The nurse is teaching a group of parents about gross motor development of a 2-year old. According to the Denver Developmental Screening Test, which behavior is an example of the normal gross motor skill of a 2-year old?
- A. She can pull a toy behind her.
- B. She can copy a horizontal line.
- C. She can build a tower of eight blocks.
- D. She can broad jump.
Correct Answer: A
Rationale: Pulling a toy is a gross motor skill for a 2-year-old per the Denver Test. Copying a line and building a tower of eight blocks are fine motor skills. Broad jumping develops later.
A 4-year-old admitted with Wilms tumor is scheduled for a right nephrectomy in the morning. Which nursing action is a priority pre-operatively?

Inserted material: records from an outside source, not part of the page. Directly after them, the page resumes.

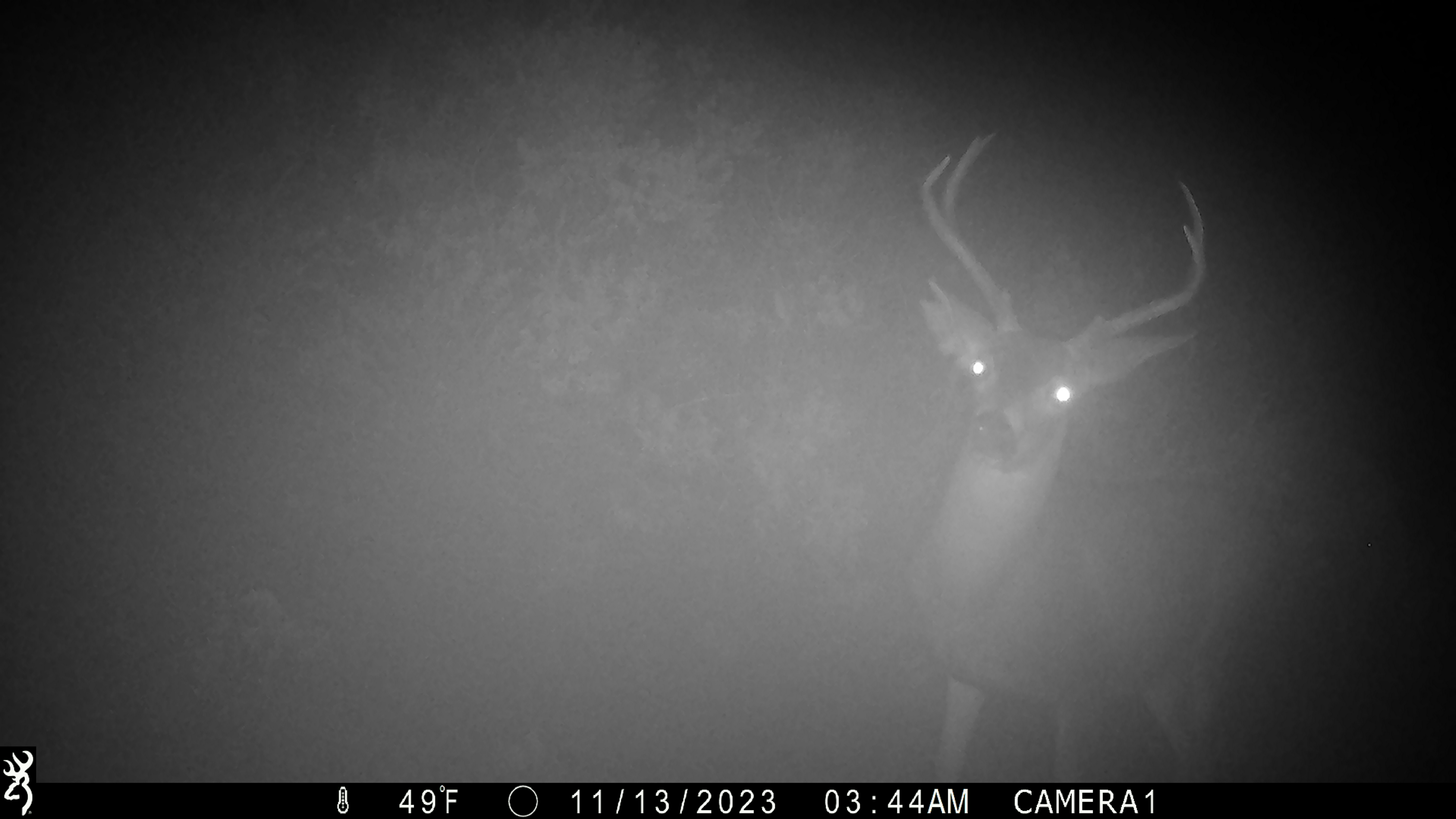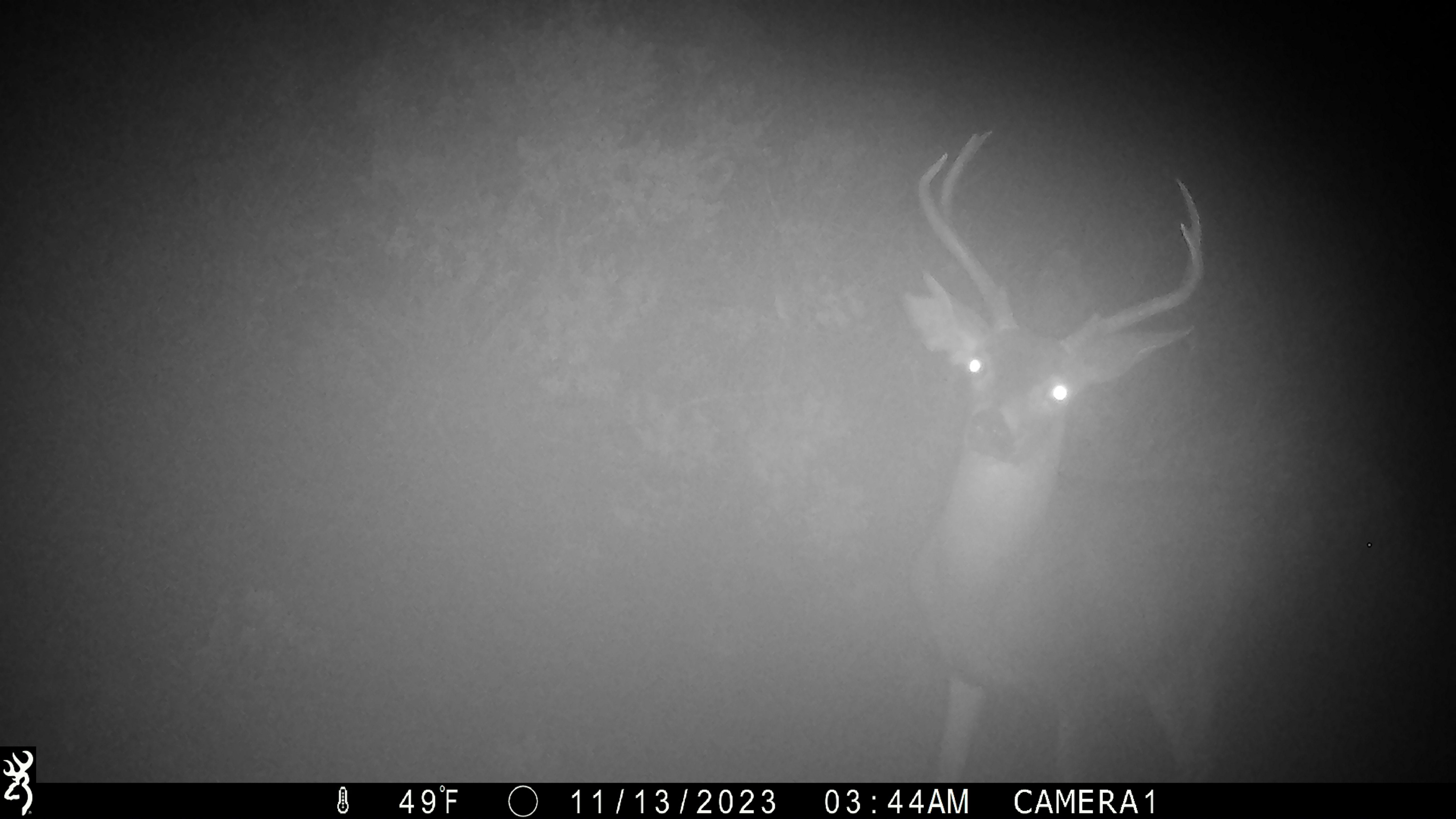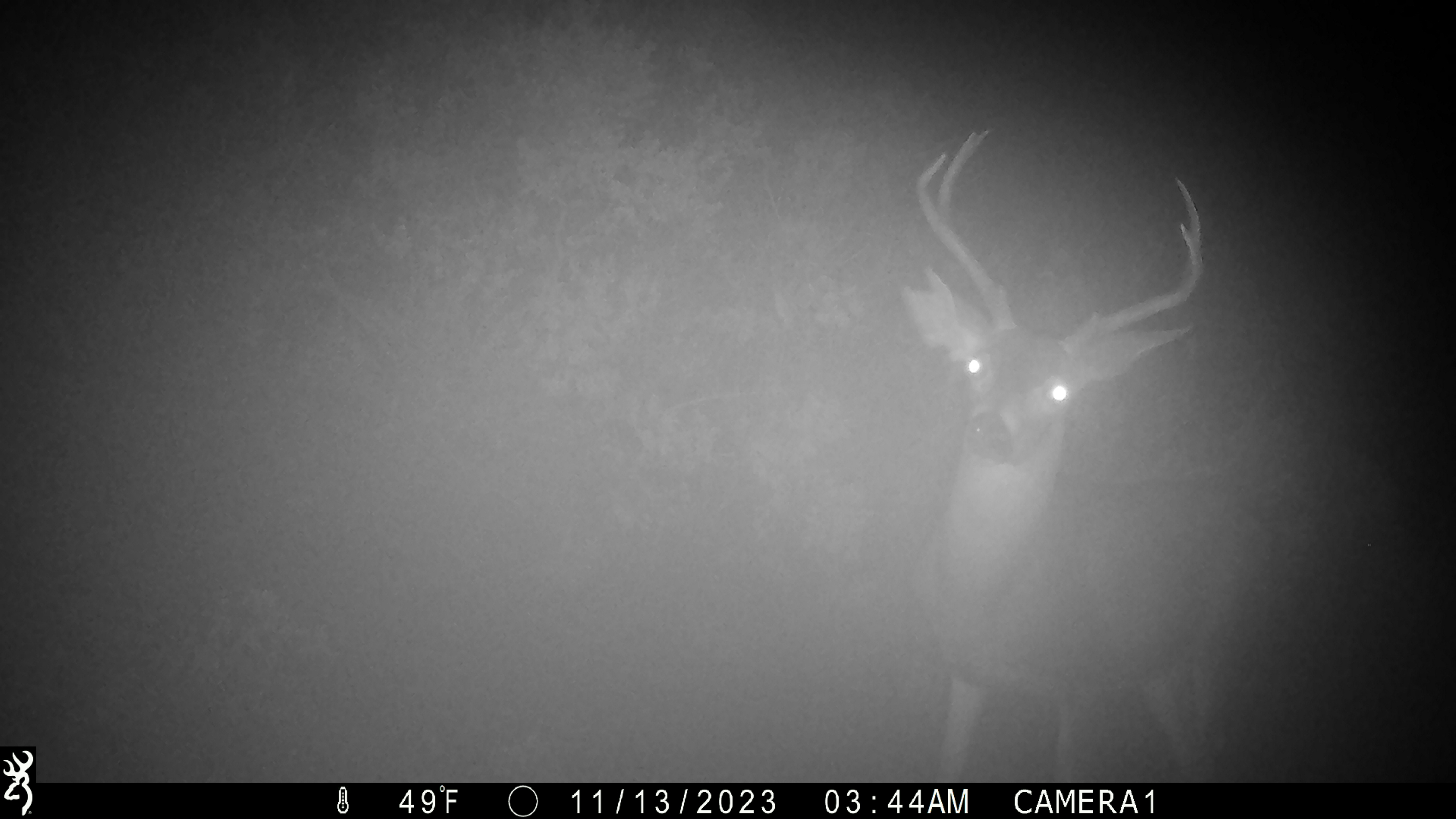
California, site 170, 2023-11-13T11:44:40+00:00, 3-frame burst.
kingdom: Animalia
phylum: Chordata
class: Mammalia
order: Artiodactyla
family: Cervidae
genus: Odocoileus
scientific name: Odocoileus hemionus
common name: mule deer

- A. Assessment of the child's emotional maturity level
- B. Auscultating for adventitious breath sounds
- C. Monitoring blood pressure closely
- D. Reinforcing instructions not to palpate the abdomen
Correct Answer: D
Rationale: Avoiding abdominal palpation (D) prevents tumor rupture in Wilms tumor, a critical pre-operative priority. Emotional assessment (A), lung sounds (B), and BP monitoring (C) are important but secondary.
The nurse is caring for a client with suspected acute rheumatic fever. Which of the following questions would be most important for the nurse to ask the client?

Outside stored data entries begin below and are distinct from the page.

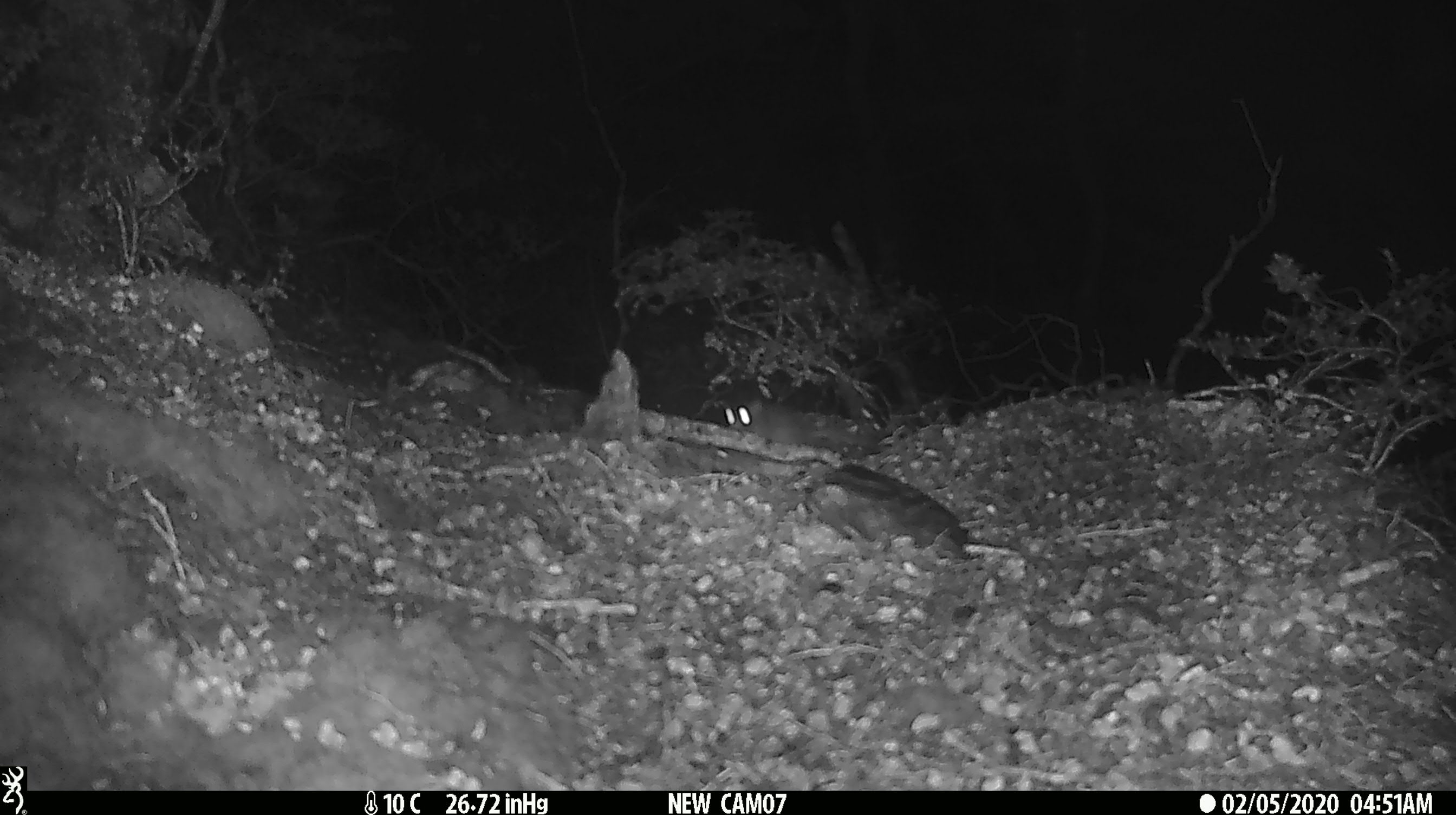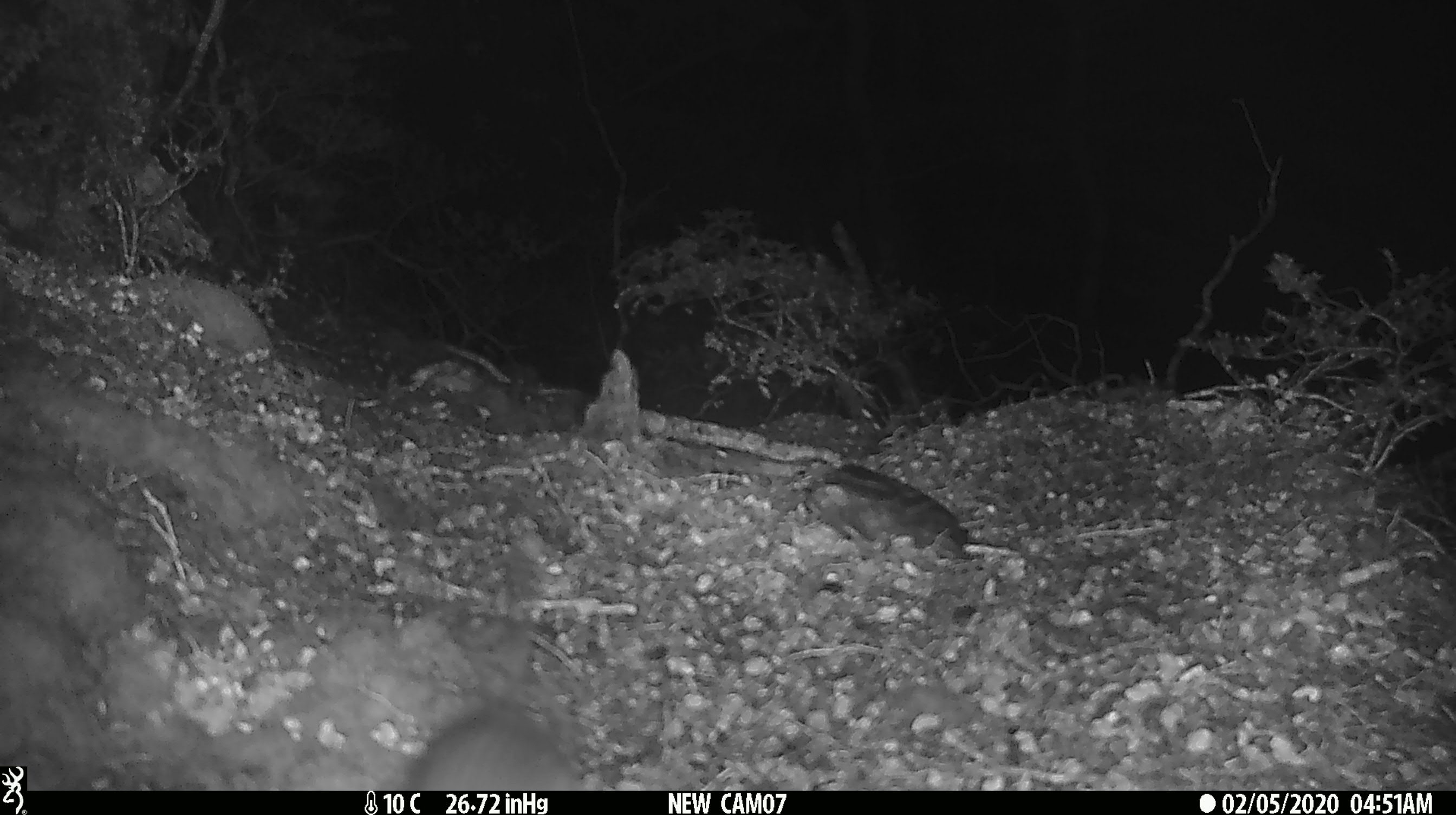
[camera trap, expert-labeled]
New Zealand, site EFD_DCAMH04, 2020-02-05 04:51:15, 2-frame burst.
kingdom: Animalia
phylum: Chordata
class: Mammalia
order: Rodentia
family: Muridae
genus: Mus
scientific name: Mus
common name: mouse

- A. Do you typically take all of your antibiotics when they are prescribed?
- B. Has anyone in your family had rheumatic fever?

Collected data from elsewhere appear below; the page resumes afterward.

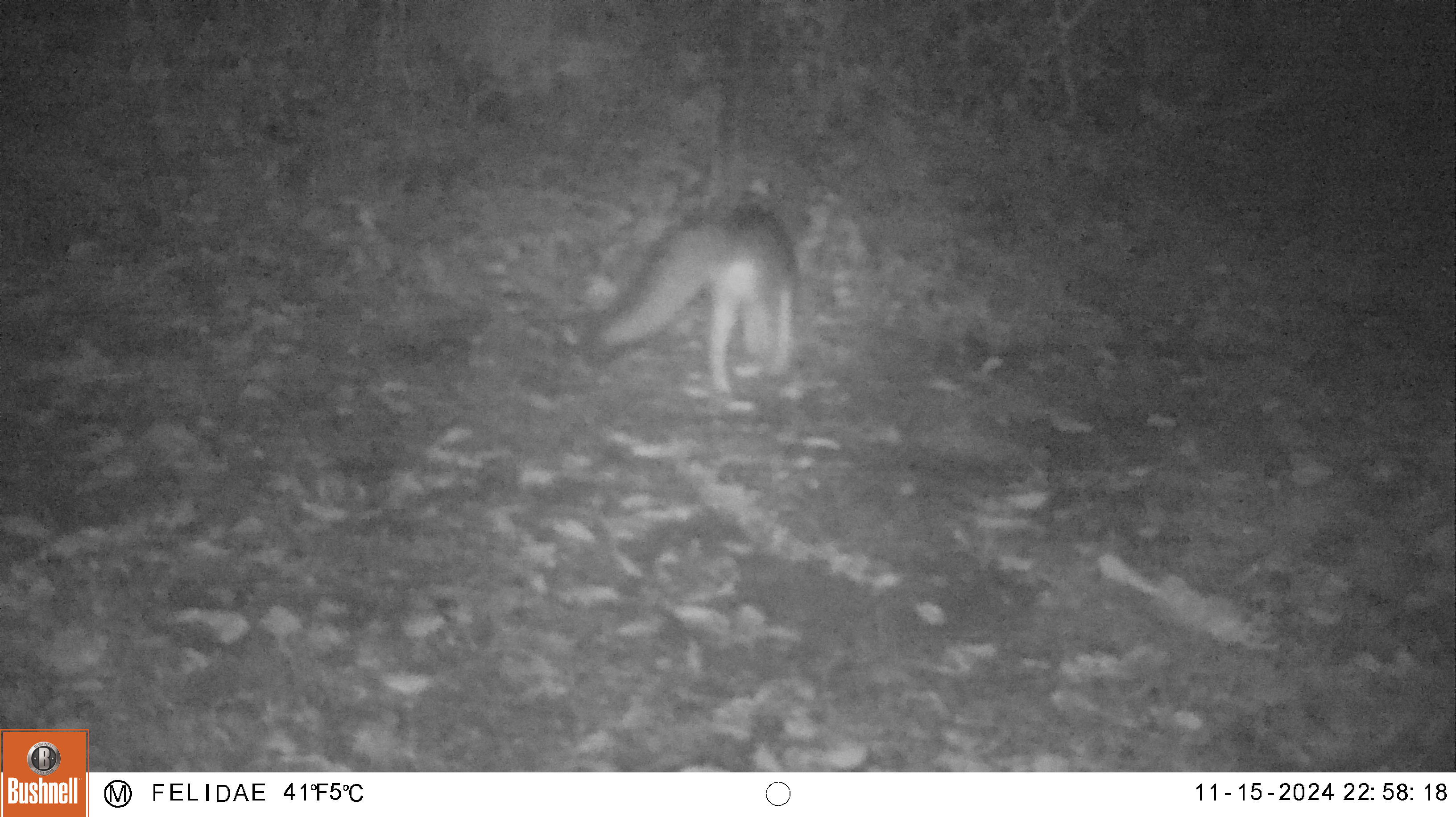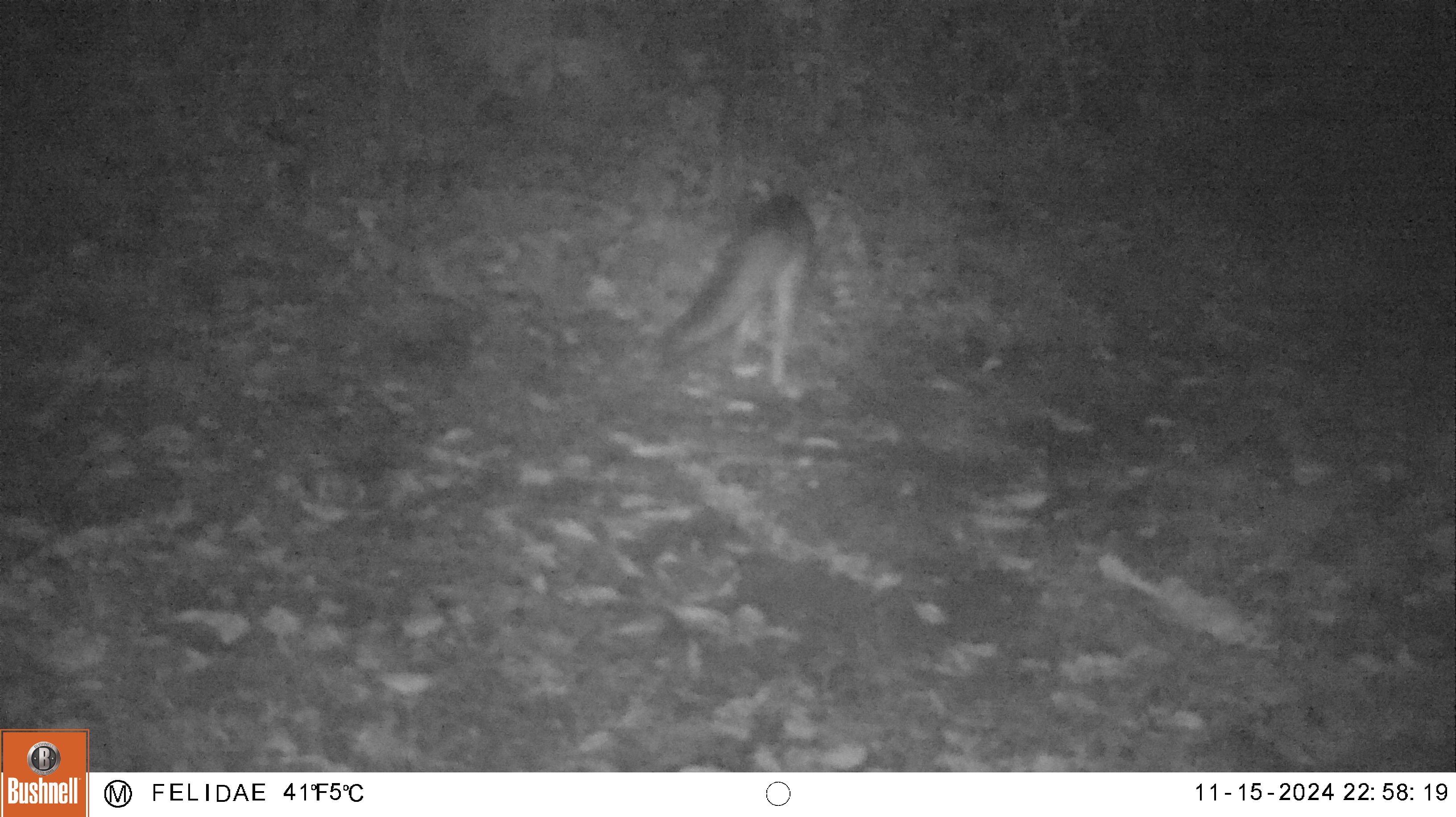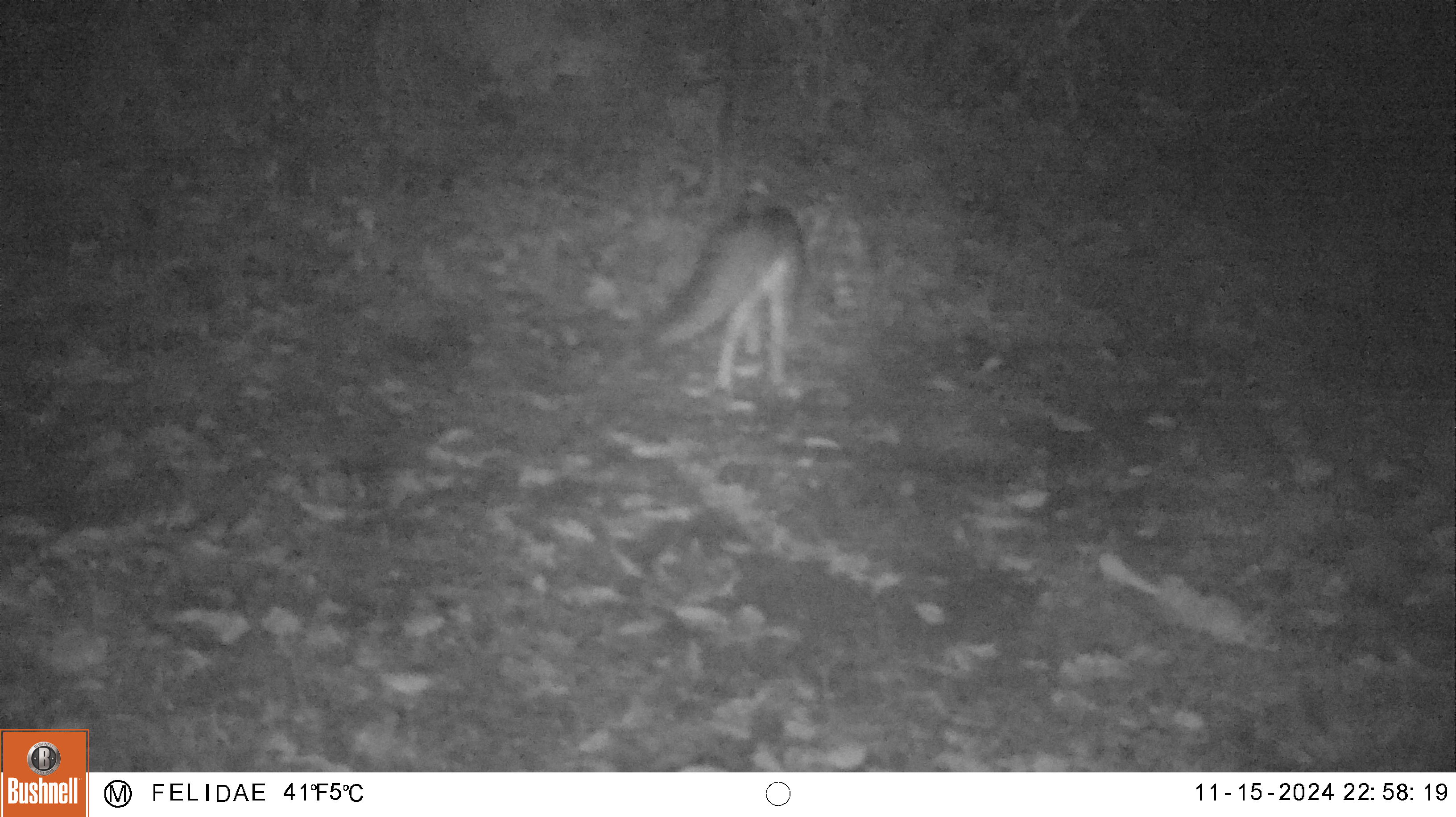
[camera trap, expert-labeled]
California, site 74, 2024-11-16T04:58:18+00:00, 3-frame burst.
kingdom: Animalia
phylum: Chordata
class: Mammalia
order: Carnivora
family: Canidae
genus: Urocyon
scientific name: Urocyon cinereoargenteus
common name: gray fox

- C. What has your temperature been over the past several days?
- D. Have you recently had a streptococcal throat infection?
Correct Answer: D
Rationale: Recent streptococcal infection (D) is the primary trigger for rheumatic fever, making it the most important question. Antibiotic compliance (A), family history (B), and fever (C) are relevant but less critical.
An 86-year-old client with diabetes and gastroparesis has had repeated hospitalizations for aspiration pneumonia following a stroke and is now hospitalized with altered level of consciousness. Which nursing action is most appropriate to decrease the client's risk for developing aspiration pneumonia?
- A. Assessing client's breath sounds every 2 hours
- B. Placing client in the side lying position in bed
- C. Titrating client's oxygen to maintain saturation 93%
- D. Turning and repositioning the client every 2 hours
Correct Answer: B
Rationale: The side-lying position (B) reduces aspiration risk by preventing reflux into the airway, especially in clients with altered consciousness. Assessing breath sounds (A), oxygen titration (C), and repositioning (D) are supportive but less effective for prevention.